Text section section start
I did the smoothie diet for 15 days according to Harley’s outline. As the weight started dropping and I persevered without even feeling tempted, Troy saw the results and jumped on board. That was a couple of months ago and we’re still replacing one meal a day with a smoothie, and we’re both feeling much better for it.

As for the juicer, I packed it away not long after our fasting failure. I was toying with the idea of listing it on Kijiji and selling it to the next sucker, but the juicer has found a new life. Joe would be proud of me! Today I dug it out again -with 30 litres of rhubarb piled high on my counter, I reckoned that the juicer would be the ultimate tool to start this year’s batch of wine, and boy, was I right!

So thanks Harley Pasternak for helping me take off some of that stress weight. Your diet is a good one. As for you, Joe the Juicer, I’ll thank you for helping me take off some of that stress; this year’s rhubarb wine is going to be far superior to previous years  thanks to that juicer! Between Harley’s smoothies and Joe’s wine, I think things are looking up. There’s a solution to every problem when you find the right tool to address it.

Cheers!

 

 

One thought on “The Juicer Comes Full Circle

  1. I adore your writing. I am inspired to try the smoothies….but what I’d really like is the recipe for that rhubarb wine!
Text section section end
Data records section start
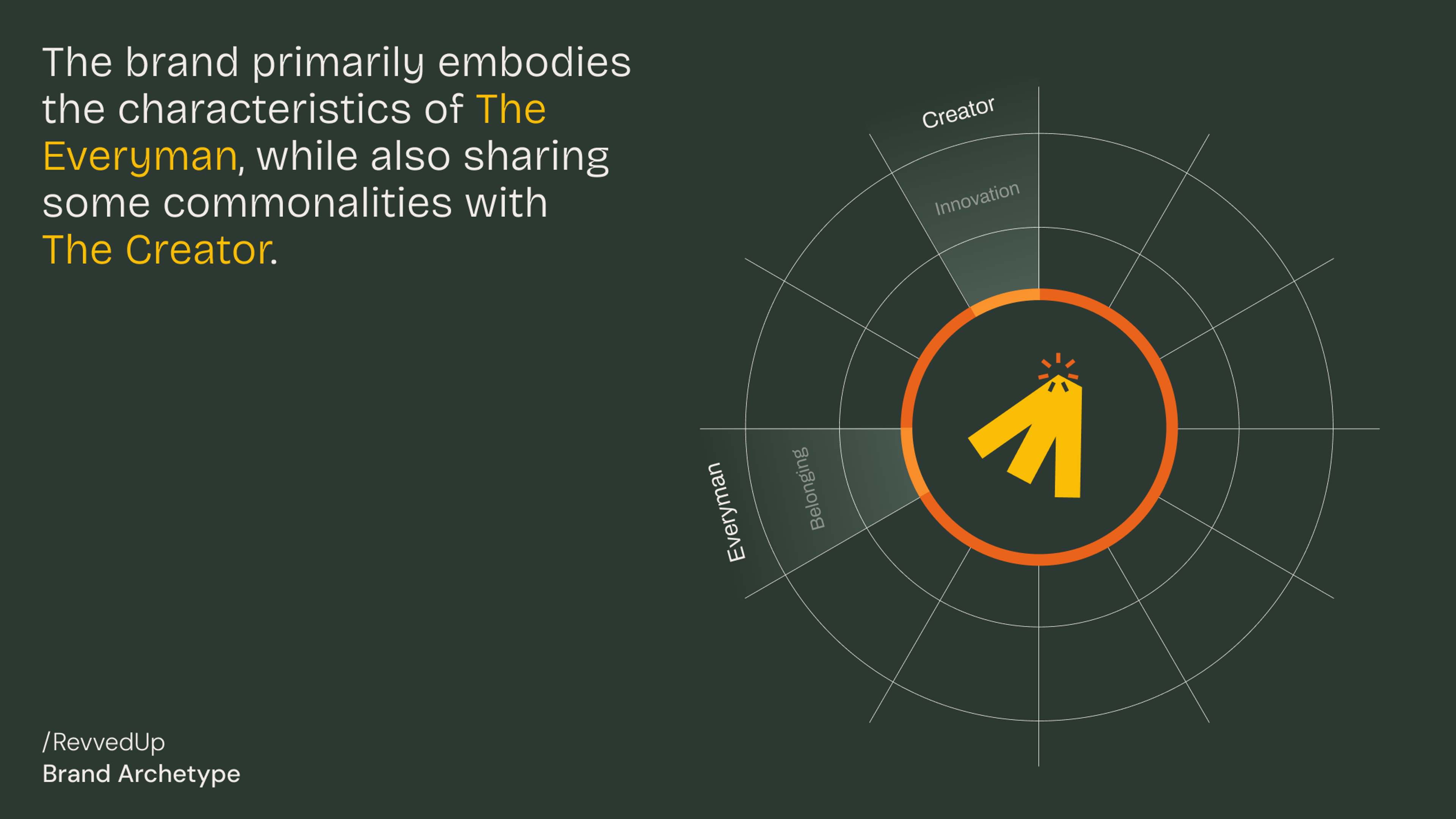 The brand primarily embodies the characteristics of The Everyman, while also sharing some commonalities with The Creator.

Creator

Innovation

Everyman

Belonging

/RevvedUp
Brand Archetype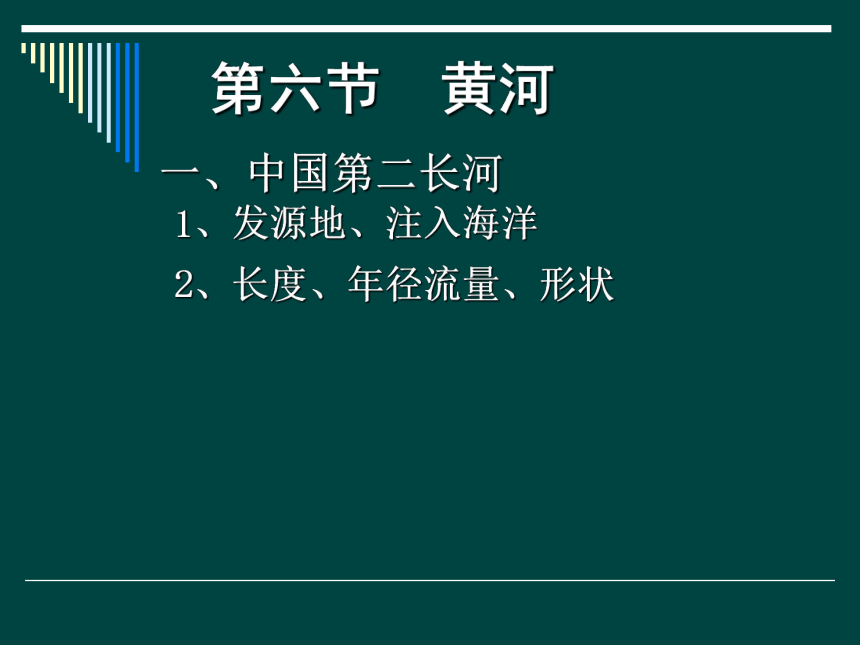 第六节　黄河

一、中国第二长河

1、发源地、注入海洋

2、长度、年径流量、形状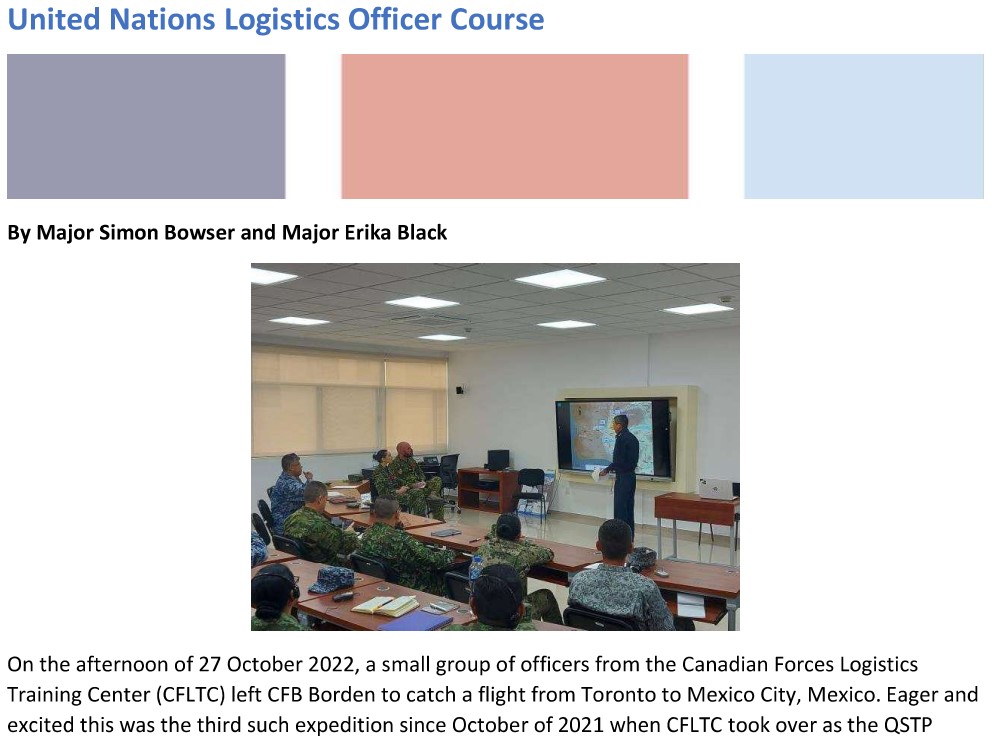 United Nations Logistics Officer Course

By Major Simon Bowser and Major Erika Black

On the afternoon of 27 October 2022, a small group of officers from the Canadian Forces Logistics Training Center (CFLTC) left CFB Borden to catch a flight from Toronto to Mexico City, Mexico. Eager and excited this was the third such expedition since October of 2021 when CFLTC took over as the QSTP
Data records section end
- _Your tasks_:
1. Answer these questions using the blog post:
(a) For how many days did the writer follow the smoothie diet?
(b) How many litres of rhubarb were piled on the writer's counter?
(c) What does the commenter say they would most like to have?
2. Repeat everything in the blog post from "One thought on" down to "that rhubarb wine!".
3. Render this sentence from the blog post in French: "There’s a solution to every problem when you find the right tool to address it."
The listing is separate material and is not part of the blog post.

- _Results for the exercise_:
1.
(a) 15 days
(b) 30 litres
(c) The recipe for the rhubarb wine

2.
One thought on “The Juicer Comes Full Circle

  1. I adore your writing. I am inspired to try the smoothies….but what I’d really like is the recipe for that rhubarb wine!

3. Il existe une solution à chaque problème lorsqu'on trouve le bon outil pour y remédier.